The opening scene of The Tree of Man shows young Stan Parker who arrives at the piece of bushland far off any human dwelling that had belonged to his late father and that became his after the death of his mother. He owns nothing else except a dog, a horse, a cart and some tools to clear the place and build a hut to sleep in, but he is strong and knows what needs to be done and how. After a while, he takes Amy for his wife. For her this marriage means a turn for the better although life on the remote farm is hard and in addition quiet and lonely. Then others begin to settle down in the area and the community grows steadily despite fires, floods and droughts. Stan and Amy don’t talk much, but they feel strongly attached to each other – be it by love or just by habit. After several miscarriages Amy gives birth at last to a strong boy whom she calls Ray. 
“The father and mother would sometimes watch the sleeping child, and in this way were united again, as they were not when he was awake. Released from this obsessive third life that they seemed to have created, the lives that they had lived and understood were plain as cardboard. Affection is less difficult than love. But the sleeping baby moved his head, and the parents were again obsessed by vague fear, the mother that she might not ride the storms of love, the father that he would remain a stranger to his son.” 

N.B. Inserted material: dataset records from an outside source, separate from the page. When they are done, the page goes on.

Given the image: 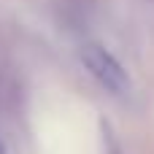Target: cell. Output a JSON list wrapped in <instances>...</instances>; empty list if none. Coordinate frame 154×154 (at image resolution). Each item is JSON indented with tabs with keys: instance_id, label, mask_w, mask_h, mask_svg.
I'll return each mask as SVG.
<instances>
[{
	"instance_id": "1",
	"label": "cell",
	"mask_w": 154,
	"mask_h": 154,
	"mask_svg": "<svg viewBox=\"0 0 154 154\" xmlns=\"http://www.w3.org/2000/svg\"><path fill=\"white\" fill-rule=\"evenodd\" d=\"M81 62H84V68L97 79V84L106 87L108 92L125 95V92L130 89V76H127V70H125L122 62H119L108 49H103L100 43H87V46L81 49Z\"/></svg>"
},
{
	"instance_id": "2",
	"label": "cell",
	"mask_w": 154,
	"mask_h": 154,
	"mask_svg": "<svg viewBox=\"0 0 154 154\" xmlns=\"http://www.w3.org/2000/svg\"><path fill=\"white\" fill-rule=\"evenodd\" d=\"M0 154H8V149H5V143H3V138H0Z\"/></svg>"
}]
</instances>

Before long they also have a daughter called Thelma, but she is a delicate girl. In other respects too Ray and Thelma could hardly be more different, he being naughty and wild, she good and quiet. Grown-up they share, however, a craving for the pleasures and riches denied them on the farm. Ray leaves without a word to make his fortune in the world, but the dishonest and cruel streak of his nature soon gets him into trouble. Thelma, on the other hand, starts a career in the city that allows her to hook herself a wealthy husband. Meanwhile, Stan and Amy Parker become older following the same farm routines as ever in a neighbourhood that has changed into the suburb of a big city… 

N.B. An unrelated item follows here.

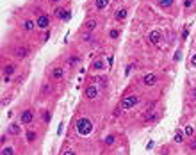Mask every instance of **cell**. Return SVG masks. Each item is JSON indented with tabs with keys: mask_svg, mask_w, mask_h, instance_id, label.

The setting of The Tree of Man in time and place is vague although concluding from a few place names and plot elements like the appearance of motor cars on the roads or the war against Germany it should be New South Wales between 1920 and 1955. The plot flows gently and quietly like the ordinary life of any farmer in the Australian bush, an impression that is heightened by the fact that Stan and Amy Parker are often referred to only as the man and the woman. Unexpected turns and twists of fate are rare even when it comes to natural forces striking the country and calling for action. This is because the author’s focus clearly is on the Parker family, notably Stan, and their understanding of life, of each other and of themselves. The novel has been called a domestic narrative, a fable, even folklore, but much rather it’s a character or social study of the Australian soul merging the experience of life in an inhospitable country with the heritage of European civilisation. It’s also a story about being at a loss for words to communicate with others and to express, i.e. understand the inner self. By contrast the author’s language is highly poetic and rich in powerful images that make the book an intriguing as well as impressive experience.

There can be no doubt that The Tree of Man by Patrick White is a challenging read that reveals its full charm only to those who are receptive to the meaning hidden between the lines and to its spiritual dimension showing above all in the sublime descriptions of stunning Australian landscape. It may help to read the poem from A Shropshire Lad by A. E. Housman from which the author took the novel’s title and quoted several verses although I didn’t bother to search for it until I set out to write this review… I enjoyed the book despite all. Admittedly, it took me a while to get into this read, but it definitely was worth it.